I have not been able to get a feeding tube yet. Everyone either is sold out or ships FedEx. We don't use FedEx shipping.


----------



## Southern by choice (Feb 26, 2018)

Never use a feeding tube if you have no experience or skill in using it. 
We generally take a dry washcloth wipe the nose and face. We also use the cloth around a finger to sweep in the mouth... this gets most of the mucous quickly, then we will suction.


----------



## misfitmorgan (Feb 27, 2018)

I agree with SBC and should have mentioned that. Don't use a feeding tube if you don't know what your doing, its very easy to go down the wrong pipe and kill the animal your trying to save by drowning it.


----------



## MiniSilkys (Feb 27, 2018)

Yes I know that. And I know how to check that it is placed correctly. I am taking an farm animal health class at UTM. But thank you anyway.


----------



## tdurant (Feb 28, 2018)

Southern by choice said:


> You shouldn't need to use any of those things.
> The nutri drench may be used if the doe is laboring and getting tired.
> After kidding give her a bucket of warm water with molasses in it.
> 
> ...




Agreed. I seldomly have made it out in time to assist with kidding, Mother Nature just takes her course and voila, babies. Only once in six years have I used a supplement, but only because mama (FF) had a hard time getting the milk down. Once that was handled, the baby nursed fine. It is good to have items on hand just in case, but chances are you will not need them and they will kid just fine.


----------



## MiniSilkys (Feb 28, 2018)

I got babies!!!I knew it was going to happen today because I checked her ligs this morning and they were completely gone. She would also eat her hay then jump around like something kicked or bit her. Her udder was the biggest I have ever seen it. But of course I had to go out of town today. I got back at 5:30pm and went to check on her and she was laying down chewing her cud. She always meets me. I knew it was time. I sat down and waited. Water broke. A few minutes later she started pushing. The plug came out at the same time as the sac. After five pushes her came a foot and head. After the head was out I broke the sac and cleared baby's mouth and nose. Took no chances on waiting. As soon as he was out here came sister with brother still attached to mama. She was in a hurry. I broke her sac as well and cleared her too. I tried to use my nasal aspirator but it was too big. They are tiny. Now for pictures!
First is the buck, looks like his mama when she was born.




Little doe, second born.



Trying to eat each other before they could stand.







I'm so happy for healthy babies and that mom is ok.


----------



## Baymule (Feb 28, 2018)

they are beautiful!!! Congratulations!!


----------



## MiniSilkys (Feb 28, 2018)

Thank you. I was so worried I was going to come home to dead babies. But she waited for me. I told her to before I left. Hehe.


----------



## Baymule (Feb 28, 2018)

They do listen to you.


----------



## Wehner Homestead (Feb 28, 2018)

Congratulations!!!


----------



## BoboFarm (Feb 28, 2018)

Congratulations!


----------



## Dani4Hedgies (Mar 1, 2018)

yes congrats


----------



## MiniSilkys (Mar 7, 2018)

I weighed my kids and at 4 days old they weighed 3.4 and 3.11 lbs. They were a week old today so I will weigh them again tomorrow.


----------



## MiniSilkys (Mar 8, 2018)

# ENTRIES PROVIDED
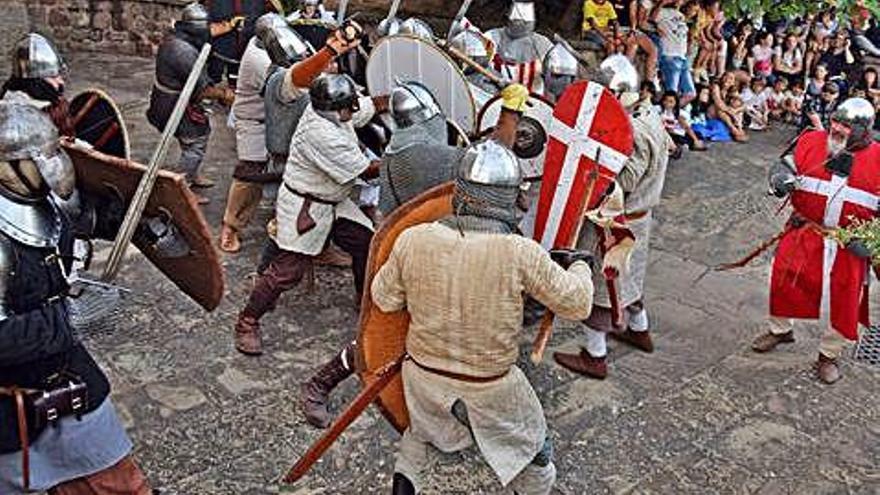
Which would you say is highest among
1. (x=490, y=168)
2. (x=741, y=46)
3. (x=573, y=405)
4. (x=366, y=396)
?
(x=490, y=168)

# WHAT IS EXPECTED
Please translate this sentence from the kidding thread into Spanish: "Never use a feeding tube if you have no experience or skill in using it."

# WRITTEN REPLY
Nunca uses una sonda de alimentación si no tienes experiencia ni habilidad para usarla.